_Supplied records_.
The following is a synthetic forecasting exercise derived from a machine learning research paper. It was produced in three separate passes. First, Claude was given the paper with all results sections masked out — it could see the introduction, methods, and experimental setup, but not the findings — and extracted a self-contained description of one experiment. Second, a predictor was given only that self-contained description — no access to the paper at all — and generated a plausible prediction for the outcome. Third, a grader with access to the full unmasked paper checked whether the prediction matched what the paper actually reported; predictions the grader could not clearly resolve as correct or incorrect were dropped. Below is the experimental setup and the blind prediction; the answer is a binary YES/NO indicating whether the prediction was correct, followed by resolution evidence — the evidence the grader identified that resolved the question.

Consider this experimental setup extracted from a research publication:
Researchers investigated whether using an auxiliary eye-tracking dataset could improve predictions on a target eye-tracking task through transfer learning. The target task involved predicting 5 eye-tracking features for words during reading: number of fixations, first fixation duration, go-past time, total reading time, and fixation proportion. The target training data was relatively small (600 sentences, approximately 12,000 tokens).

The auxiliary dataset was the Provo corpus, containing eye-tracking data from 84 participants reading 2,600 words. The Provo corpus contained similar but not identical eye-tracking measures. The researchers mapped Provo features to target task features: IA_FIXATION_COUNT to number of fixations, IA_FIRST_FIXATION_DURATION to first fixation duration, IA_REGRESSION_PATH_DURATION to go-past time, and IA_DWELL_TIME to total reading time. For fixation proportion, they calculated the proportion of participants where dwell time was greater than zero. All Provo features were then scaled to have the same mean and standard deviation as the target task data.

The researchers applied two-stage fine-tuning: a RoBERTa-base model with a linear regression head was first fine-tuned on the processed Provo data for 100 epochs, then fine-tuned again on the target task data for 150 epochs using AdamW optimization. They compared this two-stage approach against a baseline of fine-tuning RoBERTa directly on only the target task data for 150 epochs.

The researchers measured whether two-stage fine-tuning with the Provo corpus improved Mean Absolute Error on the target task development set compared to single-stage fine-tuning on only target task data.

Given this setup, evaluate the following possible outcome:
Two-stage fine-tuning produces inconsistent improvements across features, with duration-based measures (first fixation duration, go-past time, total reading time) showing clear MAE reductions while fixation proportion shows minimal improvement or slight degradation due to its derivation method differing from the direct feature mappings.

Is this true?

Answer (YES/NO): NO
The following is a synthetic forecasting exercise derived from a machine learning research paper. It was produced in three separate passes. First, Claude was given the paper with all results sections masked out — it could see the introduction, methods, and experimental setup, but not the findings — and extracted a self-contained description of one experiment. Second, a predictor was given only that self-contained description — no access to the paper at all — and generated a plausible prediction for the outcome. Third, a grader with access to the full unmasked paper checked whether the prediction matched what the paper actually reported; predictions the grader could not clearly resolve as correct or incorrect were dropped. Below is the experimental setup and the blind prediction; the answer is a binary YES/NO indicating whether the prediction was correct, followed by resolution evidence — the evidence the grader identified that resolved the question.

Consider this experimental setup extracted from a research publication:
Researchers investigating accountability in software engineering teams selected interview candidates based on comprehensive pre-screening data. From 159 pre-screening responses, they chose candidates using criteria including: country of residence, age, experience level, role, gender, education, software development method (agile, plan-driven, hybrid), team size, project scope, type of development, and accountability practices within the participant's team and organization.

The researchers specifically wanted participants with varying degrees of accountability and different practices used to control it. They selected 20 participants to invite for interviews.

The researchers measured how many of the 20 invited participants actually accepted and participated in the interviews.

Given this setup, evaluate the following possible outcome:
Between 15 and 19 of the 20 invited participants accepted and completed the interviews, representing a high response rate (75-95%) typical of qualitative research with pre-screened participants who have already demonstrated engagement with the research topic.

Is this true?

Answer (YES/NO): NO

_About this exercise_. Filter the records for lines holding the string "accountability". Copy each one.

_Answer_.
Researchers investigating accountability in software engineering teams selected interview candidates based on comprehensive pre-screening data. From 159 pre-screening responses, they chose candidates using criteria including: country of residence, age, experience level, role, gender, education, software development method (agile, plan-driven, hybrid), team size, project scope, type of development, and accountability practices within the participant's team and organization.
The researchers specifically wanted participants with varying degrees of accountability and different practices used to control it. They selected 20 participants to invite for interviews.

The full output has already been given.